Teilaspekt des Forschungsprojekts
(für den Nachwuchsworkshop 2018)

Der Literaturwissenschaftler Andreas Heimann konstatiert in seinem Aufsatz Den Untergrund erzählen, dass in Jelineks Theatertext Das schweigende Mädchen, der
sich auf die Verbrechen der neonazistischen Terrorgruppe NSU (‚Nationalsozialistischer
Untergrund’) und deren juristische und gesellschaftliche Aufarbeitung im sog. NSU-Prozess bezieht, „die generelle Möglichkeit einer Bewältigung der Geschehnisse in der künstlerischen Auseinandersetzung in Frage“1) gestellt werde.

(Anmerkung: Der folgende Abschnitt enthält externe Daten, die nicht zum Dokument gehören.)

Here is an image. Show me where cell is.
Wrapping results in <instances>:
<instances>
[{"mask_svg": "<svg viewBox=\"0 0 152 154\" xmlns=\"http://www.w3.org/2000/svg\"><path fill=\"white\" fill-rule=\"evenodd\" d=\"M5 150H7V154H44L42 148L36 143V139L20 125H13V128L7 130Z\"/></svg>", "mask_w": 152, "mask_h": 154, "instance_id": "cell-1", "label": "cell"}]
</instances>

Mein Beitrag für den Nachwuchsworkshop, der ein Teilkapitel meines Dissertationsprojekts und eine Fortsetzung meiner im letzten Workshop vorgestellten Überlegungen darstellt, versteht sich als Widerrede: Auch wenn im Theatertext permanent Wissen infrage gestellt wird, wenn beispielsweise die Figuren ‚Engel’ und ‚Propheten’ sowohl in juristischer als auch in religiöser Hinsicht an ihrer Aufgabe des Bezeugens scheitern oder die Position des Bezeugens wie von der auf die Autorin verweisenden Figur ‚Ich’ gänzlich abgelehnt wird, bedeutet das keine grundsätzliche Absage an das Wirkungspotenzial politischer Kunst. Mein Ziel ist es zu zeigen, dass Jelinek ihrem Theatertext, der für eine Aufführung vor ZuschauerInnen bestimmt ist, vielmehr das Potenzial zuschreibt, als Schauspiel eine Erfahrung des Erschauens zu ermöglichen, die rein diskursive Erkenntnis (ratio bzw. dianoia) überschreiten und eine intuitive Einsicht in größere Zusammenhänge (intellectus bzw. nous) ermöglichen kann. Dazu analysiere ich die intertextuellen Bezüge in Das schweigende Mädchen zu Giorgio Agambens Das unsagbare Mädchen und stelle Elemente aus den beiden Inszenierungen in München und Dortmund vor, die dies Form der Erkenntnis unterstützen können.

Fußnoten
Heimann, Andreas: Den Untergrund erzählen. Textuelle Verfahren der Leerstelle und des Unbestimmten in Elfriede Jelineks Das schweigende Mädchen. In: Kritische Ausgabe. Zeitschrift für Germanistik & Literatur 20 (2016), Nr. 31 Untergrund, S. 7‐11, hier: S. 10.